- [QUESTIONS TO ANSWER]:
• a. For each of statements (i), (ii) and (iii), decide whether it agrees with the news article about the religious dispute at the California Capitol. Give yes or no, plus the exact words from the article that settle it.
(i) Drollinger has led weekly Bible studies for California legislators for more than ten years.
(ii) Assembly Republican leader Mike Villines commented on the dispute to the newspaper.
(iii) Sen. Darrell Steinberg called Drollinger's words "intolerant."
• b. According to the news article about the religious dispute at the California Capitol, about how many lawmakers attend Drollinger's weekly Capitol sessions?
• c. Continue the news article about the religious dispute at the California Capitol from its final sentence.

(PASSAGE TO READ Opens)

California lawmakers may really be pressed with tough issues facing their constituencies, ranging from educational to environmental concerns. But some of them find themselves distracted by a religious brouhaha that has erupted in the Capitol in Sacramento.
This week, quasi-official Chaplain Ralph Drollinger ignited a religious tit-for-tat, when he touted his Bible study and disparaged a more religiously inclusive group of lawmakers as "disgusting to our Lord."
Drollinger, a controversial fundamentalist Christian preacher (and former UCLA basketball player), has conducted weekly Bible studies for California legislators for more than a decade, the Sacramento Bee reports. His work is supported financially by a private entity called Capital Ministries, but his weekly Capitol sessions are attended by about a half-dozen lawmakers and are sponsored by Assembly Republican leader Mike Villines. (Villines declined to comment, the newspaper said.)
Drollinger's ire has been directed at a fellowship group that welcomes legislators from a variety of faith perspectives. In a posting this week on Capitol Ministries' Web site, Drollinger wrote, "Although they are pleasant men in their personal demeanor, their group is more than disgusting to our Lord and Savior."
Not surprisingly, Drollinger's intemperate words sparked response. Sen. Darrell Steinberg (D-Sacramento) denounced Drollinger's words as "intolerant," "troubling" and "deplorable." Another California lawmaker, responding to Drollinger, told the Sacramento Bee that Christianity is not the sole path to God.

(PASSAGE TO READ Closes)
(GIVEN RECORDS Opens)

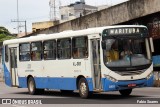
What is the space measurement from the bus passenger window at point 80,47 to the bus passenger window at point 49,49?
5.85 ft

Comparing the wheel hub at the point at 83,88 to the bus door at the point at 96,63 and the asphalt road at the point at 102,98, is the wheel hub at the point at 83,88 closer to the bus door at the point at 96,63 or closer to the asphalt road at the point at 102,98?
the asphalt road at the point at 102,98

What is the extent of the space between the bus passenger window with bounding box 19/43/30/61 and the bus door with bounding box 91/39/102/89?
6.40 meters

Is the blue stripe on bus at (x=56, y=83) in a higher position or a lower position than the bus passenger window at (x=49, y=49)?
lower

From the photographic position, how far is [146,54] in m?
20.1

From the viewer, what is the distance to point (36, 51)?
25031 mm

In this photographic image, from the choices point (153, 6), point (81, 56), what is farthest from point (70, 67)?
point (153, 6)

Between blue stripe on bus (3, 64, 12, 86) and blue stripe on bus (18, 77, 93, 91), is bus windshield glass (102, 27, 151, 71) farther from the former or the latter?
blue stripe on bus (3, 64, 12, 86)

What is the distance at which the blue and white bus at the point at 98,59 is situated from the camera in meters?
19.4

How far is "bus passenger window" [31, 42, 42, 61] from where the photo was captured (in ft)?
80.8

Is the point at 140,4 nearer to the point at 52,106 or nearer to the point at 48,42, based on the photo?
the point at 48,42

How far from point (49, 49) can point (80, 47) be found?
9.66 ft

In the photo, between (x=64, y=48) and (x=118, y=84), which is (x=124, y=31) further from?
(x=64, y=48)

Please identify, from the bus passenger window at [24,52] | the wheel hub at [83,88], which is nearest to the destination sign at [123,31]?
the wheel hub at [83,88]

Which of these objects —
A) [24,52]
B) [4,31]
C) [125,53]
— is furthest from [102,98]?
[4,31]
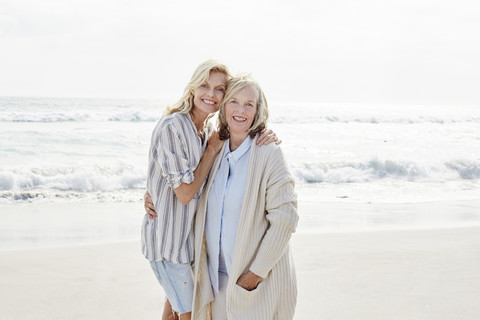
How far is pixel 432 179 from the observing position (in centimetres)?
1373

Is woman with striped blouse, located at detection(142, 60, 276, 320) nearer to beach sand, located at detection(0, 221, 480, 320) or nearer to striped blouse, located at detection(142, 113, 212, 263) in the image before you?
striped blouse, located at detection(142, 113, 212, 263)

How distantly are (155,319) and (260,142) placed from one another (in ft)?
7.67

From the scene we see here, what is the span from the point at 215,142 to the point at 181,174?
0.96 feet

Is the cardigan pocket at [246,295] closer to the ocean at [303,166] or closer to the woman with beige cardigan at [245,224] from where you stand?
the woman with beige cardigan at [245,224]

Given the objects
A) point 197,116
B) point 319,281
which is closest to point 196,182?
point 197,116

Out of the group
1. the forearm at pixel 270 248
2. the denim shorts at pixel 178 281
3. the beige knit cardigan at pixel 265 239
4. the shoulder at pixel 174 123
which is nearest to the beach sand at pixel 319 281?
the denim shorts at pixel 178 281

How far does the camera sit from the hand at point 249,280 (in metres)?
2.51

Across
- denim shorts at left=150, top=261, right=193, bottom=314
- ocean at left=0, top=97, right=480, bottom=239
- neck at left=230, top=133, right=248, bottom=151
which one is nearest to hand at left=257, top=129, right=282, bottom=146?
neck at left=230, top=133, right=248, bottom=151

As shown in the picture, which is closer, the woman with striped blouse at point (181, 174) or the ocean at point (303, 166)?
the woman with striped blouse at point (181, 174)

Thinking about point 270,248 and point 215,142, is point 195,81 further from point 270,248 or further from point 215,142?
point 270,248

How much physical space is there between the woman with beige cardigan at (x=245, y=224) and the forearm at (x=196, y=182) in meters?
0.04

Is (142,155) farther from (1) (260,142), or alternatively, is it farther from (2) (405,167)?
(1) (260,142)

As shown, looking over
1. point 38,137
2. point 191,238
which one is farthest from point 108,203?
point 38,137

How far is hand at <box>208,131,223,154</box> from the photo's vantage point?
2750mm
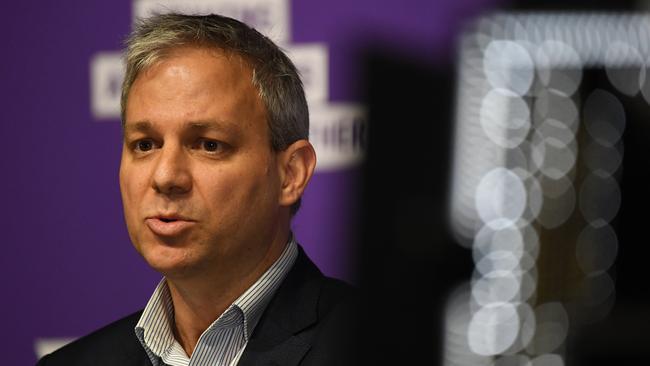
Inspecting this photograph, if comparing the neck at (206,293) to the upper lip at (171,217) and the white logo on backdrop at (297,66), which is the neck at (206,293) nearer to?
the upper lip at (171,217)

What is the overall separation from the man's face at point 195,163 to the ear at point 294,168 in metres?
0.06

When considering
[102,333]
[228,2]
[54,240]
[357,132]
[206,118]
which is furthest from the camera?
[54,240]

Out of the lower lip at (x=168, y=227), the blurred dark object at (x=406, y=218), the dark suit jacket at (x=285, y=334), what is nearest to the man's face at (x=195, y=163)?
the lower lip at (x=168, y=227)

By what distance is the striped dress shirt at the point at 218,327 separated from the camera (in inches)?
64.2

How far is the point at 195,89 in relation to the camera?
5.18 feet

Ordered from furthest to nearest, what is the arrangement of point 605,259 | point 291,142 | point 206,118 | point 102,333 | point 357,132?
point 357,132, point 102,333, point 291,142, point 206,118, point 605,259

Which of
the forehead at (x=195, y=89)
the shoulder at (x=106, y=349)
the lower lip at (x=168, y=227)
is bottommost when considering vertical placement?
the shoulder at (x=106, y=349)

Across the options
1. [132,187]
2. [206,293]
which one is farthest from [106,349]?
[132,187]

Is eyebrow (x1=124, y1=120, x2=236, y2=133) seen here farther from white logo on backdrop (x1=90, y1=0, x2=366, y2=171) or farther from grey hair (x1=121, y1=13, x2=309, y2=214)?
white logo on backdrop (x1=90, y1=0, x2=366, y2=171)

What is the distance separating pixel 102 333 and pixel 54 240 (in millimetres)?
811

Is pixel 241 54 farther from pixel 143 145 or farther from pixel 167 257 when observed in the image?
pixel 167 257

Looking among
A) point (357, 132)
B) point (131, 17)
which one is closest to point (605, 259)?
point (357, 132)

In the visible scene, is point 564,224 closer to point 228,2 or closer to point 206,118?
point 206,118

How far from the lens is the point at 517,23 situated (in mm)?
614
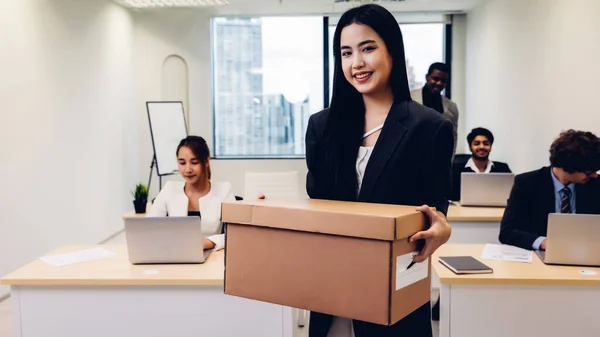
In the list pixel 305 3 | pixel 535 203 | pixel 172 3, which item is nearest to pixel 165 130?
pixel 172 3

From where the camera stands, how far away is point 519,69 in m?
4.98

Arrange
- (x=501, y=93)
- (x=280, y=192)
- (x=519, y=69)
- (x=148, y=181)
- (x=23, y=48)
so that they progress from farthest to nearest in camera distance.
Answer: (x=148, y=181), (x=501, y=93), (x=519, y=69), (x=23, y=48), (x=280, y=192)

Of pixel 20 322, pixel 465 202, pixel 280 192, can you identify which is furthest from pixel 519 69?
pixel 20 322

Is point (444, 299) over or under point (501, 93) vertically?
under

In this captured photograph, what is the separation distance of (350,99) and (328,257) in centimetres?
42

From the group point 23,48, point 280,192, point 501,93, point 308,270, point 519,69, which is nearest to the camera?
point 308,270

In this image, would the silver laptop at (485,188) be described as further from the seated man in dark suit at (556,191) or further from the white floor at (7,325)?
the seated man in dark suit at (556,191)

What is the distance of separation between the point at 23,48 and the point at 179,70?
2.75m

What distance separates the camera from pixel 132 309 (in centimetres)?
211

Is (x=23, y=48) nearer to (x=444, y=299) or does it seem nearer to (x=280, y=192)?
(x=280, y=192)

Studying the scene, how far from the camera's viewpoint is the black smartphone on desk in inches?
83.0

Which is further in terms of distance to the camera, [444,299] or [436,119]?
[444,299]

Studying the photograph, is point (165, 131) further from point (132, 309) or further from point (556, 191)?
point (556, 191)

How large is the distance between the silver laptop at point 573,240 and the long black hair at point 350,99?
1280 mm
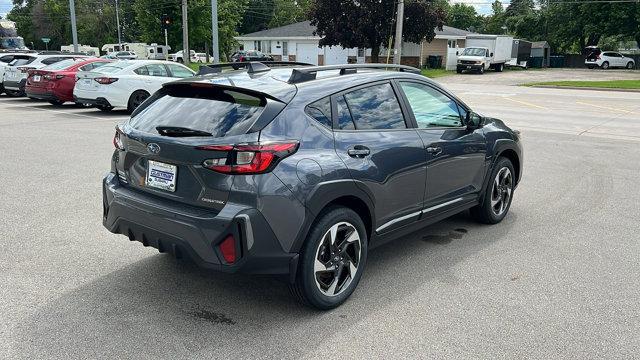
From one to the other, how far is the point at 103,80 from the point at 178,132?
12104 mm

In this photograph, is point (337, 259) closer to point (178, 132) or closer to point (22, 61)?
point (178, 132)

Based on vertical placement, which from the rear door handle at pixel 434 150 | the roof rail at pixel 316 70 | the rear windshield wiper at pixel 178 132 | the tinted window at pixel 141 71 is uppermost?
the roof rail at pixel 316 70

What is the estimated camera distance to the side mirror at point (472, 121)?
17.0 feet

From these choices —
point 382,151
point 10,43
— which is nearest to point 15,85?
point 382,151

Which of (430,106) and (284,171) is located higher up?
(430,106)

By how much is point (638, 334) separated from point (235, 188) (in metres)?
2.80

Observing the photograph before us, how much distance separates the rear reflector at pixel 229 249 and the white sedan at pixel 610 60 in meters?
57.7

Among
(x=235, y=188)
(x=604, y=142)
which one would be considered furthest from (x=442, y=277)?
(x=604, y=142)

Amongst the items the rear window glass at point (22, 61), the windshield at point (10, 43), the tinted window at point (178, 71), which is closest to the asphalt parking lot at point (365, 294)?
the tinted window at point (178, 71)

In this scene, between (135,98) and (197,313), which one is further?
(135,98)

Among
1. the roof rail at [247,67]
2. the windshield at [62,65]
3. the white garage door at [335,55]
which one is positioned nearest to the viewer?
the roof rail at [247,67]

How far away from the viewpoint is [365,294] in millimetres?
4141

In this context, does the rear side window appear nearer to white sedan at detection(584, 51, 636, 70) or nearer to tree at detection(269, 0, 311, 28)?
white sedan at detection(584, 51, 636, 70)

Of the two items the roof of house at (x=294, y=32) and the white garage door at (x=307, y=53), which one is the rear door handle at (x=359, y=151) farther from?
the roof of house at (x=294, y=32)
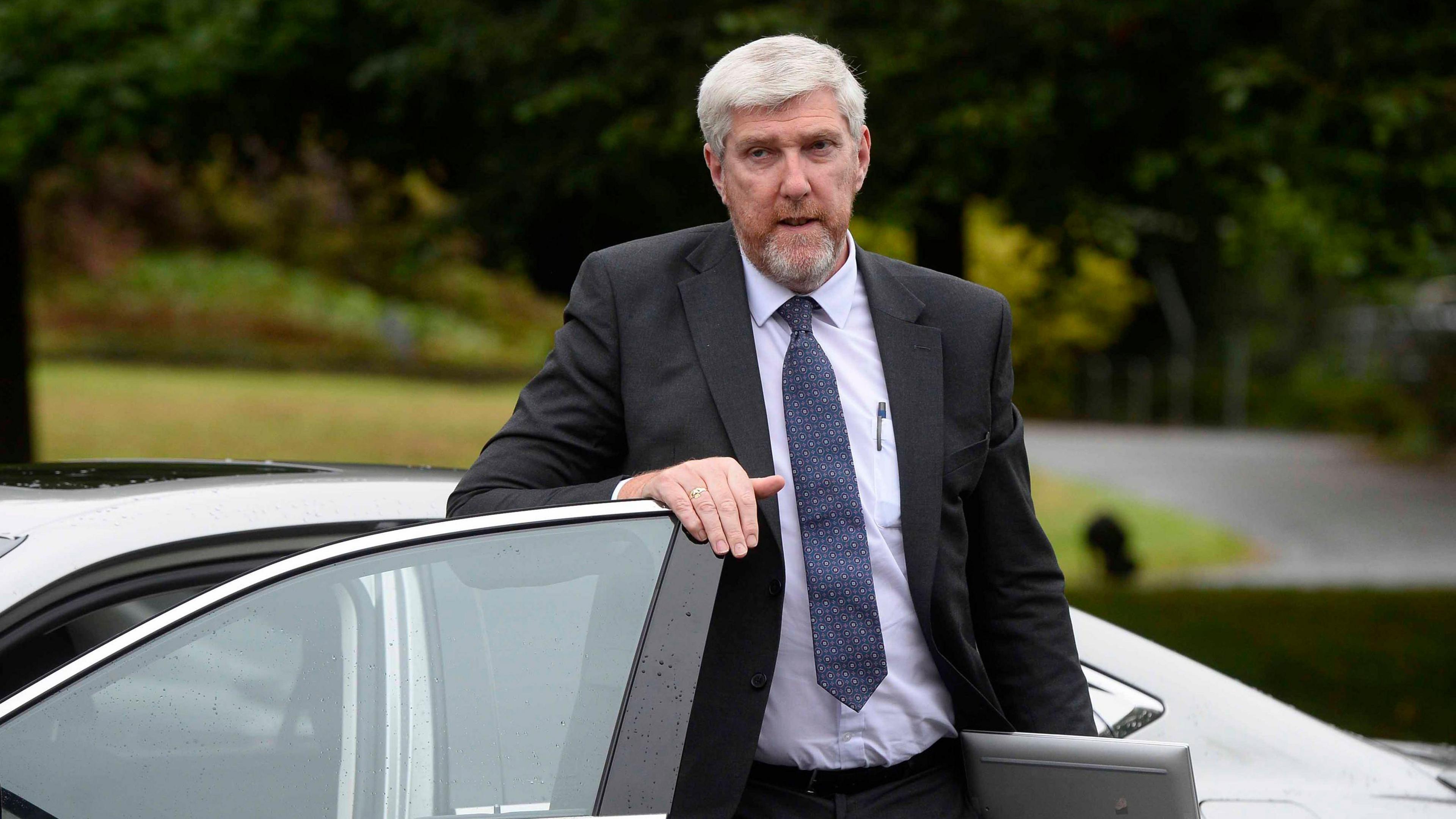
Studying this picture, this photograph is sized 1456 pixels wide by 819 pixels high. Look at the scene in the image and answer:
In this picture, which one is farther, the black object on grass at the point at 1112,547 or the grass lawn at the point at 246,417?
the grass lawn at the point at 246,417

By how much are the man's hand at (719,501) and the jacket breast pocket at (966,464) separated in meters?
0.36

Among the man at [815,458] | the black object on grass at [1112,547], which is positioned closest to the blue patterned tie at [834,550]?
the man at [815,458]

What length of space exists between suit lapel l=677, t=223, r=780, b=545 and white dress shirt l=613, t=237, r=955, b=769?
0.08 feet

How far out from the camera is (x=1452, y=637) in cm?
870

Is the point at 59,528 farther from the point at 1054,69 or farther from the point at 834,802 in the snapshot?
the point at 1054,69

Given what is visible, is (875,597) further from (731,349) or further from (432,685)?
(432,685)

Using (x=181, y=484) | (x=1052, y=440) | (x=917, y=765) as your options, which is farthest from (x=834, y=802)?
(x=1052, y=440)

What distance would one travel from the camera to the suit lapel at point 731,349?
2.04m

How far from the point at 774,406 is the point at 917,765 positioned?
1.78 feet

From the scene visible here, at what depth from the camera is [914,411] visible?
7.01ft

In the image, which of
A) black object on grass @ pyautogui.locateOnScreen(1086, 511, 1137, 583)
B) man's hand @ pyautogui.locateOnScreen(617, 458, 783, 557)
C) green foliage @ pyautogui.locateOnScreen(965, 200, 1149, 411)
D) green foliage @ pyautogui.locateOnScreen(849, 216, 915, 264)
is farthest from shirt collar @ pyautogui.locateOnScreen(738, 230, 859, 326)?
green foliage @ pyautogui.locateOnScreen(965, 200, 1149, 411)

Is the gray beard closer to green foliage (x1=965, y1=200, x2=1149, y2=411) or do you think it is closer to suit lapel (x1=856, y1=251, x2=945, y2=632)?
suit lapel (x1=856, y1=251, x2=945, y2=632)

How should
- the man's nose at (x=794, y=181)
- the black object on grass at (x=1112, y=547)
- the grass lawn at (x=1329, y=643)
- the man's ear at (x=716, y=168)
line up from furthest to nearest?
the black object on grass at (x=1112, y=547)
the grass lawn at (x=1329, y=643)
the man's ear at (x=716, y=168)
the man's nose at (x=794, y=181)

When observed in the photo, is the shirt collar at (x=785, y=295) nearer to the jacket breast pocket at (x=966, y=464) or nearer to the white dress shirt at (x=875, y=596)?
the white dress shirt at (x=875, y=596)
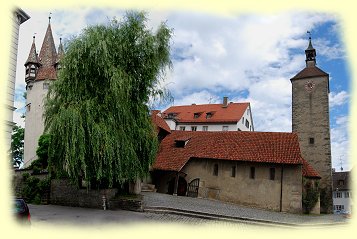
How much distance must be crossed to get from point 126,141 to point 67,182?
5103mm

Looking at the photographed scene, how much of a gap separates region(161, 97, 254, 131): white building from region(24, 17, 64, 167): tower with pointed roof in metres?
17.3

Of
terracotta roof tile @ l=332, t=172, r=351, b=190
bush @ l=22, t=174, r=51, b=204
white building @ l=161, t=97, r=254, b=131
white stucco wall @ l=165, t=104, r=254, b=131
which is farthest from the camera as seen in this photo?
terracotta roof tile @ l=332, t=172, r=351, b=190

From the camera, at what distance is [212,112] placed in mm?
50000

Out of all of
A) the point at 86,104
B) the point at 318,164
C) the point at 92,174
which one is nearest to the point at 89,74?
the point at 86,104

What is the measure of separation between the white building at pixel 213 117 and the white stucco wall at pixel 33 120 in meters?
17.4

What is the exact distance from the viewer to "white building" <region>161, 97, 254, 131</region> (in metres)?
47.8

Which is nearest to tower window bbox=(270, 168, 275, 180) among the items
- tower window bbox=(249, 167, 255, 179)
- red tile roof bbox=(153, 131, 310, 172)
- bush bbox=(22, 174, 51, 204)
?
red tile roof bbox=(153, 131, 310, 172)

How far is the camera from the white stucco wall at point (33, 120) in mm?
36188

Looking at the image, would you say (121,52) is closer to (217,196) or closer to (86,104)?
(86,104)

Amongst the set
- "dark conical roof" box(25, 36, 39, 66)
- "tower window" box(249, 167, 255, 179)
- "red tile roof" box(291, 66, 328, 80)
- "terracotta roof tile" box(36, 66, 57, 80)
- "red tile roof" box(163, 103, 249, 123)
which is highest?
"dark conical roof" box(25, 36, 39, 66)

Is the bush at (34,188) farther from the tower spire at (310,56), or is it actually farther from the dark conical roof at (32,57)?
the tower spire at (310,56)

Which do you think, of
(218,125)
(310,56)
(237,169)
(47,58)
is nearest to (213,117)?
(218,125)

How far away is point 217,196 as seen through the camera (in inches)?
1079

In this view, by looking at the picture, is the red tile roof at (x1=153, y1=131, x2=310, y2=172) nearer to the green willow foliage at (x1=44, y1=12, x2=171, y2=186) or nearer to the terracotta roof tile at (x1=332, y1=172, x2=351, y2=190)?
the green willow foliage at (x1=44, y1=12, x2=171, y2=186)
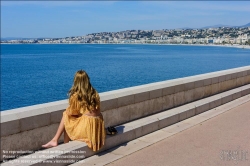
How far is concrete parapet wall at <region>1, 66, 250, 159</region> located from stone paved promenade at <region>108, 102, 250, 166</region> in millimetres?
965

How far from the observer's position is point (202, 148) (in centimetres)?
610

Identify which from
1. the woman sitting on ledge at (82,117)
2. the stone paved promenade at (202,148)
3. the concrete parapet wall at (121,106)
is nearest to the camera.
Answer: the concrete parapet wall at (121,106)

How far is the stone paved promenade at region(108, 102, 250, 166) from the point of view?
545 cm

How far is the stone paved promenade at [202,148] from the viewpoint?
215 inches

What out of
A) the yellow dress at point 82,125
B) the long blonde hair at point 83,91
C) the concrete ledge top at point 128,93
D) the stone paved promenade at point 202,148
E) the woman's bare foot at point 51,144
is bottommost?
the stone paved promenade at point 202,148

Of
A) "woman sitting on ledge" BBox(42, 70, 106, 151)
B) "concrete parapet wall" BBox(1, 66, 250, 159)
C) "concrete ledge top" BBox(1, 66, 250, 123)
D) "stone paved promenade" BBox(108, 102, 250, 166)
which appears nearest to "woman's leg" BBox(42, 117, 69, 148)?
"woman sitting on ledge" BBox(42, 70, 106, 151)

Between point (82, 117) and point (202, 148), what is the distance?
2.05 metres

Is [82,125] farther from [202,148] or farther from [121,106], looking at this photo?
[202,148]

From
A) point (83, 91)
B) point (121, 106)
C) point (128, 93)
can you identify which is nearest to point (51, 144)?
point (83, 91)

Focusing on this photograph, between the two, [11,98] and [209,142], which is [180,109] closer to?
[209,142]

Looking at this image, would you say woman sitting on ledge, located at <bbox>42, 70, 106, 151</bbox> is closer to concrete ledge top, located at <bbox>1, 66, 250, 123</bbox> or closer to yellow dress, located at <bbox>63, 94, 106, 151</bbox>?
yellow dress, located at <bbox>63, 94, 106, 151</bbox>

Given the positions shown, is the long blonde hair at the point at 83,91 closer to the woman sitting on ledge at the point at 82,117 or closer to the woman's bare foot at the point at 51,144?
the woman sitting on ledge at the point at 82,117

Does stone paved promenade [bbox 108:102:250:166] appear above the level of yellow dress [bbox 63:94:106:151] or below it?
below

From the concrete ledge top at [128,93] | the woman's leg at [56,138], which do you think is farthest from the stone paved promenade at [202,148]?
the concrete ledge top at [128,93]
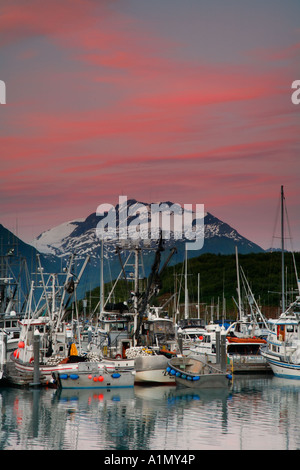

(GIVEN RECORDS Closes)

- [RESULTS BY TASK]:
• a.
(i) Yes: "has conducted weekly Bible studies for California legislators for more than a decade"
(ii) No: "Villines declined to comment, the newspaper said."
(iii) Yes: "Sen. Darrell Steinberg (D-Sacramento) denounced Drollinger's words as "intolerant," "troubling" and "deplorable.""

• b. About a half-dozen lawmakers attend them.

• c.
Drollinger fired back.
"Far be it from any professing Christian, in the Capitol or elsewhere, to neuter the message of Christ in order to make unbelievers feel comfortable in their sin," he posted on the Capital Ministries' Web site. "This is tantamount to putting a terminal patient on a morphine drip – they die slowly, and to hell forever, but feel pretty good about themselves on the way."
The Sacramento Bee notes that this is not the first time California lawmakers have been riled by Drollinger. Some years back, he dubbed Catholicism a "false religion" and warned that women lawmakers who spend too much time away from their children are sinful.
California lawmakers would do themselves and their constituencies a world of good by shutting down Drollinger's platform. They should abandon his prayer group and turn to the plentiful houses of worship that surround the Golden State's legislature for their religious needs.